A control is a security or compliance requirement defined by a framework. Each control in Kertos carries the original ID and wording from the regulation or standard it belongs to — so an ISO 27001 customer sees A.5.1, A.8.1, and so on.
Controls are not the unit of work, since Implementation Steps are. A control groups one or more Implementation Steps that together fulfil its requirement. When all linked Steps are completed, the control is marked as Implemented.
How It Works
1. Navigating the Controls page

Open Controls from the left sidebar. You'll see all controls for your active frameworks. You can filter by:
Framework (ISO 27001, NIS2, TISAX, SOC 2, C5, etc.)
Categories (Organisational, People, Physical, Technological)
Status (To do, In progress, Implemented)
Applicability (Applicable, Not Applicable)
Owner
2. Viewing and Managing Controls

Click any control to open its detail page, where you'll find the control description, linked Implementation Steps, and the Evidence section.
Applicability
Not every control applies to every organization. You can mark a control as Not Applicable and provide a justification. This is recorded and visible in your compliance overview — important for audits, where you may need to explain why certain controls were excluded.
2. Managing Implementation Steps

Implementation Steps are the concrete actions you take to satisfy a control. They describe what your team actually needs to do. For example, "Configure screen lock timeout on all managed devices" or "Appoint an information security officer."
Implement once, satisfy many
A key property of Implementation Steps is that they are shared across frameworks. If two frameworks you have active require the same action, there is only one shared implementation step.
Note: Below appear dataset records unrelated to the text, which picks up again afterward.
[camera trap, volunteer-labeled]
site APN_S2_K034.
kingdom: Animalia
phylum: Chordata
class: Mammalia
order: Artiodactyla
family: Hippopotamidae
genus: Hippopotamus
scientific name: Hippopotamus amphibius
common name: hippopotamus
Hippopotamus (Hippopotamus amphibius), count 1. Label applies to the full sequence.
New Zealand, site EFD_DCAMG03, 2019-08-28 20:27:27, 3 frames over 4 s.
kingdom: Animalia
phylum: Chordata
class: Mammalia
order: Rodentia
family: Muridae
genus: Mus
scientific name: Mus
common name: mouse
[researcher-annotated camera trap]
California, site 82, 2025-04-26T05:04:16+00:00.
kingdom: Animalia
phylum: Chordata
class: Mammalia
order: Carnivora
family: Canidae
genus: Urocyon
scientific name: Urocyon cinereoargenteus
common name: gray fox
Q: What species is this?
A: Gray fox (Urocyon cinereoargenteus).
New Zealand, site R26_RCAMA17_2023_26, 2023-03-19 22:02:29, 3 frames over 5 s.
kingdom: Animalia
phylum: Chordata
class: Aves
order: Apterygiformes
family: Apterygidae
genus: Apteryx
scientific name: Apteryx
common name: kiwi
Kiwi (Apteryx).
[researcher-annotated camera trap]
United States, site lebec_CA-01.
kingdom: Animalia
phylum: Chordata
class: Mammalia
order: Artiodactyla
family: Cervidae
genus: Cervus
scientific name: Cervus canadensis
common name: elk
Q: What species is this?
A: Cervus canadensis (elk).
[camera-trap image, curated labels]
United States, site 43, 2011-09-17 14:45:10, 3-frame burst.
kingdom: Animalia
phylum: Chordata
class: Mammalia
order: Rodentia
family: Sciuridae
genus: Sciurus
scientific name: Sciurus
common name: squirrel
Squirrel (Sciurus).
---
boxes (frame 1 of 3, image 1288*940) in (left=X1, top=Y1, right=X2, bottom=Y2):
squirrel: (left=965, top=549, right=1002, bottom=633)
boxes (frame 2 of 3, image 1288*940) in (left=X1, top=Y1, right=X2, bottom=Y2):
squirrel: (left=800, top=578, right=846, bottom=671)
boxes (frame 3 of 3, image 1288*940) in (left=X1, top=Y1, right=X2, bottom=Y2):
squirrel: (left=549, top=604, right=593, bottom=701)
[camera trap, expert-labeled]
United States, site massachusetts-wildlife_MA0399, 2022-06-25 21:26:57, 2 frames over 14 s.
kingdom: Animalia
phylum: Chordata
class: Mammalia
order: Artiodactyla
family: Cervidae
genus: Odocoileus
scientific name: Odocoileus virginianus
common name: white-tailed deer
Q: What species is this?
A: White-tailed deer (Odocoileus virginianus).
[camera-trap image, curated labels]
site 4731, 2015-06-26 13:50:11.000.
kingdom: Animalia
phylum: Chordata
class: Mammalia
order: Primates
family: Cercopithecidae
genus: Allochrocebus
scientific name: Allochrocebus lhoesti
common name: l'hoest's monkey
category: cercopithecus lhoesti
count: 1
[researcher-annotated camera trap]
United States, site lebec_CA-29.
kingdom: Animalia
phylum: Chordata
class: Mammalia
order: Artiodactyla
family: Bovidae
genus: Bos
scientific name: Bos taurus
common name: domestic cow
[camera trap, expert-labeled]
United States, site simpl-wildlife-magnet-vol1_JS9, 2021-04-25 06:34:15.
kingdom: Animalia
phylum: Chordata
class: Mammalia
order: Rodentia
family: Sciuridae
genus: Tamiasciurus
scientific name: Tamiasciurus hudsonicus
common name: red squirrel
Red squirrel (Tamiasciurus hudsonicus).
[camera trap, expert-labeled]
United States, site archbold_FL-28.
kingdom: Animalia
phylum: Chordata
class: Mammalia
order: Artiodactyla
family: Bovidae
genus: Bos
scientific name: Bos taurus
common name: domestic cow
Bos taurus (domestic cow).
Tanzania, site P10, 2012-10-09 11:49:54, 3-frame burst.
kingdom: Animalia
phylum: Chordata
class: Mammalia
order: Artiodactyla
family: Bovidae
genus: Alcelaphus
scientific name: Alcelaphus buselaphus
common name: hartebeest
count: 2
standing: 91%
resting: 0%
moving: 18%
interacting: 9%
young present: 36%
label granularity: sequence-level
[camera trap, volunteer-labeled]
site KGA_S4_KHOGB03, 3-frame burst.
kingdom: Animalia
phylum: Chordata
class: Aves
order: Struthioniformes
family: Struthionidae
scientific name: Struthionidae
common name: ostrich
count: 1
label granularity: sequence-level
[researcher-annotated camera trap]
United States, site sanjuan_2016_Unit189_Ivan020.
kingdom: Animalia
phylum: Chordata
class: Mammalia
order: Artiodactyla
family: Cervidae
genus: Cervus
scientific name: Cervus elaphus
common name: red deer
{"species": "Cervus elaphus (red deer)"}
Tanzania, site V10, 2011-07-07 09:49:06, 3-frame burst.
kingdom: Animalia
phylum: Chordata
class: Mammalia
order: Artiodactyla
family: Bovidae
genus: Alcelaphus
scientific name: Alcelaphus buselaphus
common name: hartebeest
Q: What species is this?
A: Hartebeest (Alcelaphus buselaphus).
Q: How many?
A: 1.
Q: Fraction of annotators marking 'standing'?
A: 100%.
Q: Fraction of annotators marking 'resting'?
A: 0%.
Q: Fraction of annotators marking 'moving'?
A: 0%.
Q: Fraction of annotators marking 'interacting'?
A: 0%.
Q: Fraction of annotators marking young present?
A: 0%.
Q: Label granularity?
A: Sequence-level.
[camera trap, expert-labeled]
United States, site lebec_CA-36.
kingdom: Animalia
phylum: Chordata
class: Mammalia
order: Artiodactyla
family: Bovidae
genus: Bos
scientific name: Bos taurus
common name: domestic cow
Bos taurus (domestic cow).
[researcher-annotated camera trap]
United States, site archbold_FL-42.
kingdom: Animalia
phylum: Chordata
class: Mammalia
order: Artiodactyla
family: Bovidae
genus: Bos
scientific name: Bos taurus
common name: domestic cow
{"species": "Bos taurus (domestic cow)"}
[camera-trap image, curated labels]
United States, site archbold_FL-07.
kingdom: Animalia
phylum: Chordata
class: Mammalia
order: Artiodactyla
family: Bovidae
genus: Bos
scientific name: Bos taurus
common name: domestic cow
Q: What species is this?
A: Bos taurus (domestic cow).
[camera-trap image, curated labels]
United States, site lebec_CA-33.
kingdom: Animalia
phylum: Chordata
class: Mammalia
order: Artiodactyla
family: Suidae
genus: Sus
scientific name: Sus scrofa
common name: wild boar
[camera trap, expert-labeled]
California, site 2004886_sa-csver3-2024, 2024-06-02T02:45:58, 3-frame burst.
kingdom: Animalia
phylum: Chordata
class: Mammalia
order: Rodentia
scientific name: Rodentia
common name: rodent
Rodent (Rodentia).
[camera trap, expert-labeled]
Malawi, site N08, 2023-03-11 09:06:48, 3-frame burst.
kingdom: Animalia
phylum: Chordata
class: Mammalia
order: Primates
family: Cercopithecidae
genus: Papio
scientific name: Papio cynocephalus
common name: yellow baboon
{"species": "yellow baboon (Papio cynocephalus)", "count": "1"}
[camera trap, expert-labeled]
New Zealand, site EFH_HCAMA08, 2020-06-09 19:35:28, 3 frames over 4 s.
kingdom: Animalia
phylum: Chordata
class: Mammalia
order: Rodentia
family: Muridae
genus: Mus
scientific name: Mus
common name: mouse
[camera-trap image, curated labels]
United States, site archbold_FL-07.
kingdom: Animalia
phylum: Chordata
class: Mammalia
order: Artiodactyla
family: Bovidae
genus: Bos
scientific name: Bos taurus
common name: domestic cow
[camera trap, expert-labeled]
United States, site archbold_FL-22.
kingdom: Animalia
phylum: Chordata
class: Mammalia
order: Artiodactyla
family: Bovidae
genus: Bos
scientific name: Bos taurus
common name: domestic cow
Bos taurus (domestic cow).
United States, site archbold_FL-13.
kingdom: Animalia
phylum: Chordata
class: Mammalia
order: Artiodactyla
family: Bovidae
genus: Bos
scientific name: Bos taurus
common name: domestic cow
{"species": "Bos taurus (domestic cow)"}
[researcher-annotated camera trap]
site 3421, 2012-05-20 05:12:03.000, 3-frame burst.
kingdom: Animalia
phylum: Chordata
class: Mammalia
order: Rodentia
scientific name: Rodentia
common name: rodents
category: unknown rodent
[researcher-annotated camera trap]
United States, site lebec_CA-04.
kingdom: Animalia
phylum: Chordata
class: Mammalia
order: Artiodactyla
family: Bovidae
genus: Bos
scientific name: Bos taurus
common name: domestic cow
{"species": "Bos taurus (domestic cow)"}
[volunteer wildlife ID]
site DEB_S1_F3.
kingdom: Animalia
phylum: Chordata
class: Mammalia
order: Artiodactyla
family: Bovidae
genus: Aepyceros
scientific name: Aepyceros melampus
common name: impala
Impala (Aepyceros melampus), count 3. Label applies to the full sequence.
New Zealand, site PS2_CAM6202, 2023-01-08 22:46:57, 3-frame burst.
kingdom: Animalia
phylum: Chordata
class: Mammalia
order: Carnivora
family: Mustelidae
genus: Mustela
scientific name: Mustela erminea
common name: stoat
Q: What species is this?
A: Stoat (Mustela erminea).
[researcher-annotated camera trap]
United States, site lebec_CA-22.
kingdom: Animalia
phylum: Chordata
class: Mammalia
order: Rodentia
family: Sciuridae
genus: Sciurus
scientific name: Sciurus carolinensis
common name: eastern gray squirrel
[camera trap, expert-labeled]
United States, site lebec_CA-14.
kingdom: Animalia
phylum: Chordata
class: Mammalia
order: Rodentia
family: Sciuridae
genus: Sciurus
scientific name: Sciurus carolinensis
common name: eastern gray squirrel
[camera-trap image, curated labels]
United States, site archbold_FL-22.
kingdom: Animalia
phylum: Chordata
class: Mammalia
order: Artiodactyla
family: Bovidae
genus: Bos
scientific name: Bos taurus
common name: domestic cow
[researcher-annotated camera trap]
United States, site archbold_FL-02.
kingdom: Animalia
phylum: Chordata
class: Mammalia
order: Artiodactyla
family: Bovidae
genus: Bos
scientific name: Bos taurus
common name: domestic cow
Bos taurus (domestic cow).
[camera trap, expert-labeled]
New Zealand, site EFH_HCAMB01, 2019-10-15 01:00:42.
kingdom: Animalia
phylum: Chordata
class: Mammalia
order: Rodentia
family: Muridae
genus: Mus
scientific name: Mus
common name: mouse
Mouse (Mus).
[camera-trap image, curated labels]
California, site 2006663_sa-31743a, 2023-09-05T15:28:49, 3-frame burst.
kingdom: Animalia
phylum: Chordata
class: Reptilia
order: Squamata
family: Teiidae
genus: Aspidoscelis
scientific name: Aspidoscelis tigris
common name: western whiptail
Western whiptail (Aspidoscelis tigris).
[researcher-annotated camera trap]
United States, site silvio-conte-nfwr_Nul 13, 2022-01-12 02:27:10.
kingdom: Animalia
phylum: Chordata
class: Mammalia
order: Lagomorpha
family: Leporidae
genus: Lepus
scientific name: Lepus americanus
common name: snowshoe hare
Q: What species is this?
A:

Complete it once and it counts toward every framework that references it. Evidence attached to a step automatically satisfies all controls and frameworks that reference that step. When you complete a step that is required by multiple frameworks, all of them are updated simultaneously. Adding a second framework does not mean starting from scratch.
Auto Checks (automated technical verifications from your connected cloud environments) appear here too. When an Auto Check passes, the linked Implementation Step is automatically marked complete. Learn more about Auto Checks.
Evidence
Evidence is attached at the Implementation Step level. When you upload a document, link a policy, or record a technical check as evidence on a step, that evidence automatically covers every control and framework referencing the same step.
FAQs
Can I create my own controls?
Yes. You can add custom control to capture work that is specific to your organization's setup. Custom Controls follow the same completion and evidence workflow as system-provided Controls.
Who can change the applicability of a control?
Admins and users with the appropriate permissions can mark controls as Not Applicable. The change is logged with a timestamp and the user who made it.
I completed a step but my control is still showing "In Progress" — why?
The control status is calculated from all linked Implementation Steps. Check whether there are additional steps still open on that control. Once every step is marked complete, the control status updates to Implemented automatically.
Does completing a step in one framework affect my other frameworks?
Yes — this is intentional. Implementation Steps are shared across frameworks. Completing a step updates the status of every control that references it, across all your active frameworks.
What happens if I add a new framework later?
Kertos calculates how much of the new framework's implementation work overlaps with steps you have already completed. Your existing progress carries over automatically — you only need to complete the steps that are genuinely new.